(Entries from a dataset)
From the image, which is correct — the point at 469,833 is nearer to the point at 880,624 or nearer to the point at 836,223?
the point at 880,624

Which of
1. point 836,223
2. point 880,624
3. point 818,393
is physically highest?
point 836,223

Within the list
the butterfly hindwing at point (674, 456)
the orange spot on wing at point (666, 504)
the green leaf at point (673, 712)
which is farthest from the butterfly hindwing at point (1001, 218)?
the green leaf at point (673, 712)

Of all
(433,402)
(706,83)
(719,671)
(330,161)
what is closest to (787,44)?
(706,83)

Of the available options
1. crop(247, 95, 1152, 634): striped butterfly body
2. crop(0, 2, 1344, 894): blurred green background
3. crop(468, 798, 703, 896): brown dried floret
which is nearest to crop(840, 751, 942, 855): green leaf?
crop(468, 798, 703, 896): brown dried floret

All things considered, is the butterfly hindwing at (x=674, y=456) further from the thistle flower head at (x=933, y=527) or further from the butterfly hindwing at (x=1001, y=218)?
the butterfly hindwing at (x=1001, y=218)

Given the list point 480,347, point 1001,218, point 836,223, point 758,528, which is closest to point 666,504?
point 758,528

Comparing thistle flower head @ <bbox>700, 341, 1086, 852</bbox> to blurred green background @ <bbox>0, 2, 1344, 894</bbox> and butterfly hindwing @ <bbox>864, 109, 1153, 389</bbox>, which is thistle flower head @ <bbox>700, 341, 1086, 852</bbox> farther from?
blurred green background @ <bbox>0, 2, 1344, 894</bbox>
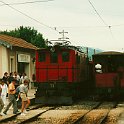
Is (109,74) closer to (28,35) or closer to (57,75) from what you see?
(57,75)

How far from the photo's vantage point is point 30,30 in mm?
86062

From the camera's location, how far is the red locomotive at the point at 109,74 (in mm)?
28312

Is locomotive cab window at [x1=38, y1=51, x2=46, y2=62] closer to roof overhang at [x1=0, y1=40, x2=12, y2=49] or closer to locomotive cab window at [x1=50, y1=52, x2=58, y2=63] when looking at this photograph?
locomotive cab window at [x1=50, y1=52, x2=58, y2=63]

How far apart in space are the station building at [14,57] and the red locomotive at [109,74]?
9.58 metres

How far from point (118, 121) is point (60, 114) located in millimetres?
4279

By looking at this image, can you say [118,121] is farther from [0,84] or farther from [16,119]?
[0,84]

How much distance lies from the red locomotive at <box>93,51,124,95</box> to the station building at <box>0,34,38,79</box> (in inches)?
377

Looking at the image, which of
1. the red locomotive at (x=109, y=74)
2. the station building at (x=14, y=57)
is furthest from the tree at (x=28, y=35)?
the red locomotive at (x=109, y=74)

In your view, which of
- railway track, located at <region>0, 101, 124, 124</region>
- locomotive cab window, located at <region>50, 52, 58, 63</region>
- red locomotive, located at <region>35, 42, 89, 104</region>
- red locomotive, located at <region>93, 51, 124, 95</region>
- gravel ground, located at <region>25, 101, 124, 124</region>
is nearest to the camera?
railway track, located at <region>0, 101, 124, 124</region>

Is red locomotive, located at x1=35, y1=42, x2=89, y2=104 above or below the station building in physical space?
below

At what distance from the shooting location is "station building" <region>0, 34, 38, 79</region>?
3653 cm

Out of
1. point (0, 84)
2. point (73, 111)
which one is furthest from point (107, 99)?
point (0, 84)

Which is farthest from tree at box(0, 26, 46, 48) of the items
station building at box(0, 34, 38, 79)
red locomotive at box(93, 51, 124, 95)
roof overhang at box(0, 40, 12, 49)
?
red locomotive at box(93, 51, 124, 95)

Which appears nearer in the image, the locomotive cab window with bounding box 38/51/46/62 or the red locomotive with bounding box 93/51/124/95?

SET TASK: Repeat each record exactly as shown above, dropping all images.

SOLVED PROBLEM:
From the image, which is correct — the point at 469,833 is nearer to the point at 880,624 or nearer to the point at 836,223?
the point at 880,624

Which of
1. point 836,223
2. point 880,624
3. point 818,393
is physically highest?
point 836,223

Within the list
the butterfly hindwing at point (674, 456)
the orange spot on wing at point (666, 504)
the green leaf at point (673, 712)
which is farthest from the butterfly hindwing at point (1001, 218)?
the green leaf at point (673, 712)

Of all
(433,402)
(706,83)
(719,671)
(330,161)
what is closest to (787,44)?
(706,83)

Of the available options
1. crop(247, 95, 1152, 634): striped butterfly body
2. crop(0, 2, 1344, 894): blurred green background
3. crop(468, 798, 703, 896): brown dried floret
which is nearest to crop(840, 751, 942, 855): green leaf?
crop(468, 798, 703, 896): brown dried floret

All things considered, is the butterfly hindwing at (x=674, y=456) further from the thistle flower head at (x=933, y=527) or further from the butterfly hindwing at (x=1001, y=218)?
the butterfly hindwing at (x=1001, y=218)

Given the list point 480,347, point 1001,218, point 836,223, point 758,528, which is closest to point 666,504?
point 758,528

Comparing thistle flower head @ <bbox>700, 341, 1086, 852</bbox> to blurred green background @ <bbox>0, 2, 1344, 894</bbox> and butterfly hindwing @ <bbox>864, 109, 1153, 389</bbox>, which is thistle flower head @ <bbox>700, 341, 1086, 852</bbox> farther from?
blurred green background @ <bbox>0, 2, 1344, 894</bbox>
Is (109,74) closer to (28,35) or closer to (57,75) from what you see?
(57,75)

How far from the photo's vantage point is point 30,30 in mm?
86062

From the camera's location, how far is the red locomotive at the point at 109,74 (in mm)?
28312

Is locomotive cab window at [x1=38, y1=51, x2=46, y2=62] closer to roof overhang at [x1=0, y1=40, x2=12, y2=49] or closer to locomotive cab window at [x1=50, y1=52, x2=58, y2=63] when looking at this photograph?
locomotive cab window at [x1=50, y1=52, x2=58, y2=63]

How far apart in space are the station building at [14,57] and the red locomotive at [109,74]?
9.58 metres

How far from point (118, 121) is point (60, 114) located in millimetres?
4279

By looking at this image, can you say [118,121] is farther from [0,84] or farther from [16,119]?
[0,84]

How much distance lies from the red locomotive at <box>93,51,124,95</box> to the station building at <box>0,34,38,79</box> (in inches)?
377

Looking at the image, which of
1. the red locomotive at (x=109, y=74)
2. the station building at (x=14, y=57)
is furthest from the tree at (x=28, y=35)?
the red locomotive at (x=109, y=74)

In your view, which of
- railway track, located at <region>0, 101, 124, 124</region>
- locomotive cab window, located at <region>50, 52, 58, 63</region>
- red locomotive, located at <region>35, 42, 89, 104</region>
- red locomotive, located at <region>93, 51, 124, 95</region>
- gravel ground, located at <region>25, 101, 124, 124</region>
is nearest to the camera?
railway track, located at <region>0, 101, 124, 124</region>

Is red locomotive, located at x1=35, y1=42, x2=89, y2=104 above or below the station building in physical space?
below

At what distance from the shooting location is "station building" <region>0, 34, 38, 79</region>?
3653 cm

Out of
1. point (0, 84)
2. point (73, 111)
which one is furthest from point (107, 99)?
point (0, 84)

Which is farthest from tree at box(0, 26, 46, 48) of the items
station building at box(0, 34, 38, 79)
red locomotive at box(93, 51, 124, 95)
roof overhang at box(0, 40, 12, 49)
?
red locomotive at box(93, 51, 124, 95)

Which appears nearer in the image, the locomotive cab window with bounding box 38/51/46/62 or the red locomotive with bounding box 93/51/124/95?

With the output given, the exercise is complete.